Home Technologie et scienceLes astronomes capturent le moment où une nouvelle planète forme un disque de poussière pour la première fois

Les astronomes capturent le moment où une nouvelle planète forme un disque de poussière pour la première fois

by Thomas Caron

Publié le 15 octobre 2025 06:21:00. Des astronomes ont capturé pour la première fois des images directes de la naissance d’une planète au sein d’un disque de poussière entourant une jeune étoile, offrant un aperçu sans précédent des processus de formation planétaire. Cette découverte, réalisée à 440 années-lumière de la Terre, pourrait révolutionner notre compréhension de la genèse des systèmes solaires.

  • Pour la première fois, des scientifiques ont observé directement la formation d’une planète en temps réel.
  • La planète en formation, située autour de l’étoile HD 135344B, a une masse estimée à deux fois celle de Jupiter.
  • L’instrument infrarouge ERIS, installé sur le Very Large Telescope (VLT), a permis cette observation cruciale.

L’équipe d’astronomes a utilisé le Very Large Telescope (VLT) de l’Observatoire européen austral (ESO) et son instrument infrarouge ERIS pour observer ce phénomène rare. Les données recueillies révèlent un signal lumineux et dense, apparaissant au sein d’une des spirales du disque de poussière entourant la jeune étoile HD 135344B, située dans la constellation du Scorpion, à environ 440 années-lumière de notre planète. Ce signal est interprété comme la signature d’une planète en cours de formation, encore en train d’accumuler de la matière.

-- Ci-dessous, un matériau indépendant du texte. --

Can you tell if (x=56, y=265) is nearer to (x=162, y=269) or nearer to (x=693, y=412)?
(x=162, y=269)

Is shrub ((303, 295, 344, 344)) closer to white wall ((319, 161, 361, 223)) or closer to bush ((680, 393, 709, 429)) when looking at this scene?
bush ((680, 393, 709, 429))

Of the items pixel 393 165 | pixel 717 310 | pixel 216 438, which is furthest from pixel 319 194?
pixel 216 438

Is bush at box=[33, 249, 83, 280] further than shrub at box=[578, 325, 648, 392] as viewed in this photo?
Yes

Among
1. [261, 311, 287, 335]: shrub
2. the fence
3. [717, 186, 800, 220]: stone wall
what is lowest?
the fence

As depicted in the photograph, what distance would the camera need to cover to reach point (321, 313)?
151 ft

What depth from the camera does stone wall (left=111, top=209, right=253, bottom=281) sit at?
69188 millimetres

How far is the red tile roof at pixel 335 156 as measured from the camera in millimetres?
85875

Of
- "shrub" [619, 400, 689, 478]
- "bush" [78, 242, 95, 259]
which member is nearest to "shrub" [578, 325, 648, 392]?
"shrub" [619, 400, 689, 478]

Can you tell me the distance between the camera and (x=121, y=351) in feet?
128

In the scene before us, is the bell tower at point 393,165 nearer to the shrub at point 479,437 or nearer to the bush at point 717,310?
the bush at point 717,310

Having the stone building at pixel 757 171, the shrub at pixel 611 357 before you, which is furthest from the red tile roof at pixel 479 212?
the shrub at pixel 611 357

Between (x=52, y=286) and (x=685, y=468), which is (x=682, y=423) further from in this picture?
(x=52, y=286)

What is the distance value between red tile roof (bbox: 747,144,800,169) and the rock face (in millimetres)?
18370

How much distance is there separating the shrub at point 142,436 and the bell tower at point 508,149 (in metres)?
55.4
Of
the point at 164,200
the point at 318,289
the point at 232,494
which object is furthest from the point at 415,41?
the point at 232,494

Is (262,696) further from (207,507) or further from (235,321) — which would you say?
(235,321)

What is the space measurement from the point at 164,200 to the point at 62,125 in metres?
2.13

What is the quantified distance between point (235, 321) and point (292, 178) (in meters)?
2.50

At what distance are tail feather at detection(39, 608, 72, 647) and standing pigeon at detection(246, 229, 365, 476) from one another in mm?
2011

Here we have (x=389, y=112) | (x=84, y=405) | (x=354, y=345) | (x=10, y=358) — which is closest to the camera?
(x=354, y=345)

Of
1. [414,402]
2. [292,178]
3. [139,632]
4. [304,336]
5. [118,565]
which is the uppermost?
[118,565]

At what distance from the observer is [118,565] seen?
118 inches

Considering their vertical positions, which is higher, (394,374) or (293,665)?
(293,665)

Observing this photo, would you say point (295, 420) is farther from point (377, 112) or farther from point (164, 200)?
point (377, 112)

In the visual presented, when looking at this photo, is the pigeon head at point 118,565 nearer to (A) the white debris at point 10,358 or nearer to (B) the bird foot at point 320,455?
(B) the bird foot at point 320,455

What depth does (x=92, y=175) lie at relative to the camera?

« Nous ne pourrons jamais assister à la formation de la Terre, mais ici, autour d’une jeune étoile à 440 années-lumière, nous pourrions observer directement la formation d’une planète », a déclaré Francesco Maio de l’Université de Florence, auteur principal de l’étude, cité dans un article sur Terre. Cette observation directe est une avancée majeure, car elle permet d’étudier les mécanismes de formation planétaire avec un niveau de détail inédit.

La planète en formation se trouve à environ 4,5 milliards de kilomètres de son étoile hôte, une distance comparable à celle de Neptune par rapport au Soleil. Sa masse est estimée à deux fois celle de Jupiter, ce qui lui confère une influence gravitationnelle suffisante pour structurer le gaz et la poussière environnants, créant ainsi les bras spiraux visibles dans le disque protoplanétaire.

Selon Francesco Maio, désormais à l’Observatoire d’astrophysique Arcetri en Italie, cette détection est particulièrement significative car elle permet d’observer directement le signal protoplanétaire, même s’il est intégré au disque. « Cela nous donne un niveau de confiance beaucoup plus élevé dans l’existence de la planète, car nous observons la lumière de la planète elle-même », a-t-il précisé.

L’image en spirale autour de HD 135344B avait été initialement observée en 2018 grâce à l’instrument SPHERE, qui avait déjà révélé des motifs distinctifs suggérant l’influence gravitationnelle d’une planète en formation. Les nouveaux résultats obtenus avec ERIS confirment désormais l’existence de cette planète et fournissent la preuve la plus solide à ce jour de sa formation active au sein du disque.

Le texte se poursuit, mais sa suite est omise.